─── Trecho ───

Exigir que as pessoas fiquem em casa sem lhes dar condições financeiras de sobrevivência é uma crueldade. Rapidamente, veremos as empresas começarem a demitir funcionários, bem como os trabalhadores informais ficando sem qualquer fonte de renda.  Qual será a consequência? Caos social, com o início de saques a supermercados e outras formas de ações violentas. 

Quanto ao sistema de saúde, além de uma maior disponibilização de recursos financeiros, há a necessidade de outras ações emergenciais, tais como a construção de estruturas hospitalares temporárias de atendimento à população, bem como a contratação imediata de profissionais. Por exemplo, há cerca de 2.000 médicos cubanos que permaneceram no Brasil e que não estão sendo utilizados. Precisam ser contratados, com urgência (5).

Dito tudo isso, sei que há um grande empecilho para a aplicação de medidas emergenciais tão drásticas: temos hoje o governo mais incompetente de nossa história! A dificuldade em tornar real ações emergenciais será muito grande (vide os apagões administrativos no, IBAMA, INEP/ENEM, INSS e SUAS). Infelizmente, é mais fácil vermos o SUS sofrer um apagão administrativo e entrar em colapso do que ações emergenciais competentes. Em paralelo a isso tudo, a cegueira ideológica da equipe econômica, provavelmente, impedirá o uso de medidas tão keynesianas quanto as que elenquei, acima. Assim sendo, nos preparemos para o Caos!

─── Dados para análise ───

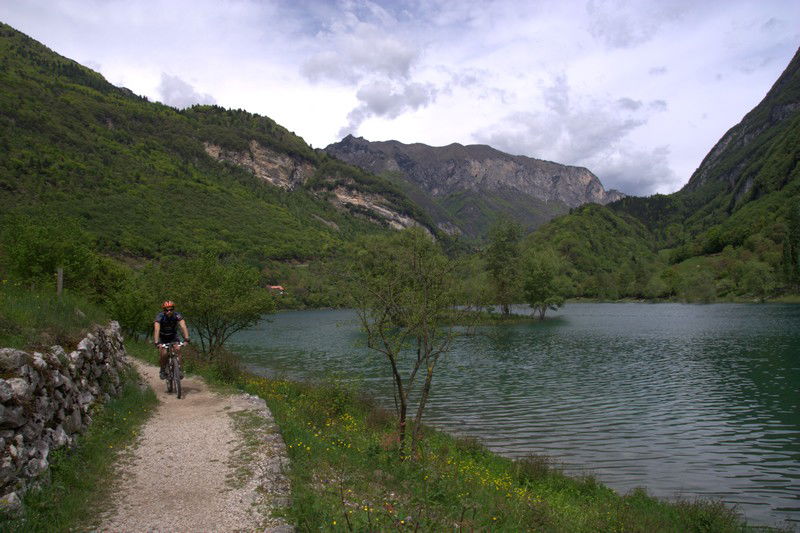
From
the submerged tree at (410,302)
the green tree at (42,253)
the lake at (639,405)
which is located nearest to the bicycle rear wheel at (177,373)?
the lake at (639,405)

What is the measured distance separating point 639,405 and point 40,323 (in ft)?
84.4

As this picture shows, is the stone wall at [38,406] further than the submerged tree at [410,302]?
No

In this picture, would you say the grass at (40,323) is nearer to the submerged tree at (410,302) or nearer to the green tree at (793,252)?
the submerged tree at (410,302)

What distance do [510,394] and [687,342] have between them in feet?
109

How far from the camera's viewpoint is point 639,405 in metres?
24.5

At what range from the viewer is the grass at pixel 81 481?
612 cm

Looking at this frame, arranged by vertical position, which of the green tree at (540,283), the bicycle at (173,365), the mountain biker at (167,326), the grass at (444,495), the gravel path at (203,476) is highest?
the green tree at (540,283)

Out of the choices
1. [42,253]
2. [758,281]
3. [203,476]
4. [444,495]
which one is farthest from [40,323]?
[758,281]

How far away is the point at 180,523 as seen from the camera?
675 cm

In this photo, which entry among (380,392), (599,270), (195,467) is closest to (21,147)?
(380,392)

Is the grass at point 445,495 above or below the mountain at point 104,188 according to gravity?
below

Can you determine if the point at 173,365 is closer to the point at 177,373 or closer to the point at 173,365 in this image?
the point at 173,365

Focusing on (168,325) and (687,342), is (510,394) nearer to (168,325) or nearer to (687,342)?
(168,325)

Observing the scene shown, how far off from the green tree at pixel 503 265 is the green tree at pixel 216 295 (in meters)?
54.9
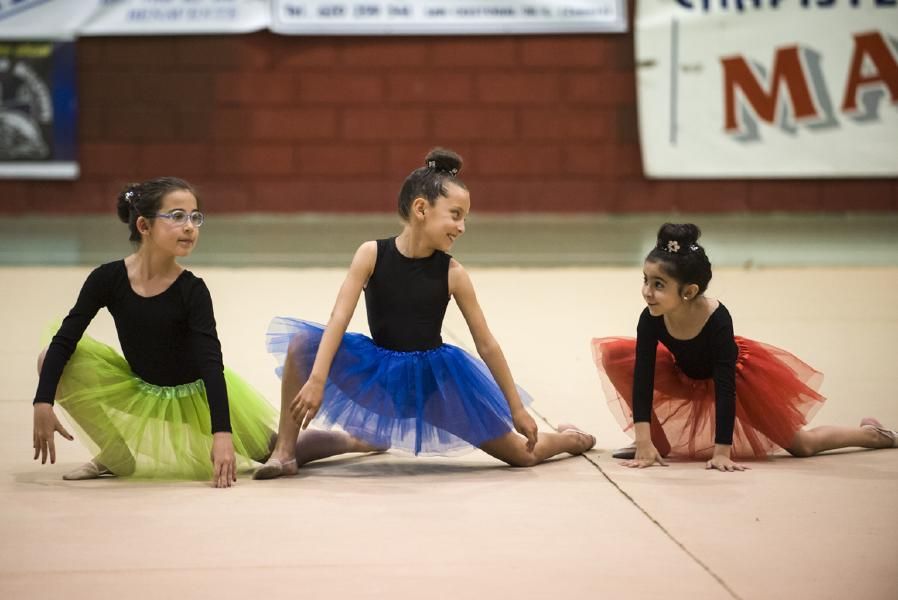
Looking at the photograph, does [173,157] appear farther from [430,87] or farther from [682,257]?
[682,257]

───

#### [Enunciado]
Continue o trecho sobre medidas emergenciais para a saúde e a renda a partir da última frase apresentada. Os itens foram extraídos de uma fonte diferente da do trecho.

#### [Resultado do exercício]
Jorge Alexandre Neves – Ph.D, University of Wisconsin – Madison, 1997.Pesquisador PQ do CNPq. Pesquisador Visitante University of Texas – Austin. Professor Titular do Departamento de Sociologia – UFMG – Faculdade de Filosofia e Ciências Humanas

  1. https://jornalggn.com.br/analise/o-novo-crepusculo-do-liberalismo/.
  2. https://www1.folha.uol.com.br/mundo/2020/03/pandemia-poe-a-prova-modelo-de-estado-de-bem-estar-social-europeu.shtml.
  3. Eu havia lido os trabalhos de Vernon Smith alguns anos antes de, em 2008, participar da defesa de tese de doutorado de nosso então aluno Jakson Aquino, hoje professor da Universidade Federal do Ceará. Fiquei impressionado como os resultados das simulações computacionais da tese, que mostravam a emergência da cooperação entre primatas superiores, se encaixavam perfeitamente às previsões teóricas do modelo de racionalidade ecológica de Smith.
  4. https://economia.uol.com.br/noticias/redacao/2020/03/11/reservas-internacionais-dolar-risco-brasil-bolsonaro.htm.
  5. O ideal – além da contratação emergencial desses 2.000 médicos que ficaram no Brasil – seria a retomada do convênio com a OPAS para trazer de volta médicos de Cuba (mas acho que seria pedir muito). Um dia desses, ouvi num podcast do UOL um jornalista afirmar a velha ladainha de que a contratação dos médicos cubanos feita pelo mais médicos era ilegal. É a ignorância sendo repetida ad infinitum. Não havia ilegalidade alguma, pois ali o que se tinha era um convênio do Estado brasileiro com um organismo da ONU, como ocorre corriqueiramente, no Brasil. Nossas leis orçamentárias, anualmente, preveem esse tipo de convênio e contratação, que passa totalmente por fora da legislação trabalhista ordinária. É uma excepcionalidade prevista em lei. Nunca vi essa excepcionalidade ser contestada, a não ser no caso do convênio com a OPAS para trazer médicos cubanos para o Brasil. Lembrando sempre que esse tipo de convênio para a “contratação” de médicos cubanos tem sido feito por vários países da Europa.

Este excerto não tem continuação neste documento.